Date: Dec 8, 2012 11:07 PM
Author: neuronet
Subject: How to fix ROC curve with point below diagonal?

I am building receiver operating characteristic (ROC) curves to evaluate classifiers using the area under the curve (AUC) (more details on that at end if you are interested). Unfortunately, points on the curve often go below the diagonal. For example, I end up with graphs that look like the one linked here (ROC curve in blue, identity line in grey):

http://i.stack.imgur.com/F4ZbX.gif

The the third point (0.3, 0.2) goes below the diagonal. To calculate AUC I want to fix such recalcitrant points. The standard way to do this, for point (fp, tp) on the curve, is to replace it with a point (1-fp, 1-tp), which is equivalent to swapping the predictions of the classifier.

For instance, in our example, our troublesome point A (0.3, 0.2) becomes point B (0.7, 0.8), which I have indicated in red:

http://i.imgur.com/s1IVT.gif

This is about as far as my books go in treating this issue. However, the problem is that if you now incorporate point B into a new ROC with point A removed, you end up with a nonmonotonic ROC curve as follows (red is the new ROC curve, and dotted blue line is the old one):

http://i.imgur.com/34OL4.gif

And here I am stuck. How can I fix this ROC curve?

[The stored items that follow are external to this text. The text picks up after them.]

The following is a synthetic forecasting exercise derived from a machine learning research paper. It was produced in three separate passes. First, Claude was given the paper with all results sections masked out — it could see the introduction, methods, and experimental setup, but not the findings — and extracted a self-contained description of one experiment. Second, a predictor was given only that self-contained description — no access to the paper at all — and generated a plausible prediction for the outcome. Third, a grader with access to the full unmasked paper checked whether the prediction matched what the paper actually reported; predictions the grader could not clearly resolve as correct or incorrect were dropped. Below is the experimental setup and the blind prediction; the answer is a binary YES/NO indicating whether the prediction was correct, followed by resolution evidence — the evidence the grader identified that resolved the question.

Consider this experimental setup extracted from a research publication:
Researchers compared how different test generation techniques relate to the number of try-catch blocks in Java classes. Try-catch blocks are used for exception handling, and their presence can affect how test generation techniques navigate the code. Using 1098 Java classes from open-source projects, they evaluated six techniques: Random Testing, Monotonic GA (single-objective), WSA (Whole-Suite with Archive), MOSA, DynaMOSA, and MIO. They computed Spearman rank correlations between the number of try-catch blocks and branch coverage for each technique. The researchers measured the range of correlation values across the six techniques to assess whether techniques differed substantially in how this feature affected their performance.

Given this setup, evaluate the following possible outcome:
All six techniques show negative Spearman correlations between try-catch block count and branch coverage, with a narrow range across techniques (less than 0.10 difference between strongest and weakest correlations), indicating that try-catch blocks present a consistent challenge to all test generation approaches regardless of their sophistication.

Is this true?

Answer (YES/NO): YES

Do I need to re-run my classifier with the data or classes somehow transformed to take into account this weird behavior? I have looked over reference [1] (below) but frankly it seems to be addressing a larger problem than this.

In terms of some details: I still have all the original threshold values, fp values, and tp values (and the output of the original classifier for each data point, an output which is just a scalar from 0 to 1 that is a probability estimate of class membership). I am doing this in Matlab starting with the perfcurve function.

------------------
[1] Flach and Wu (2005) Repairing concavities in ROC curves. Proceedings of the 19th international joint conference on Artificial intelligence.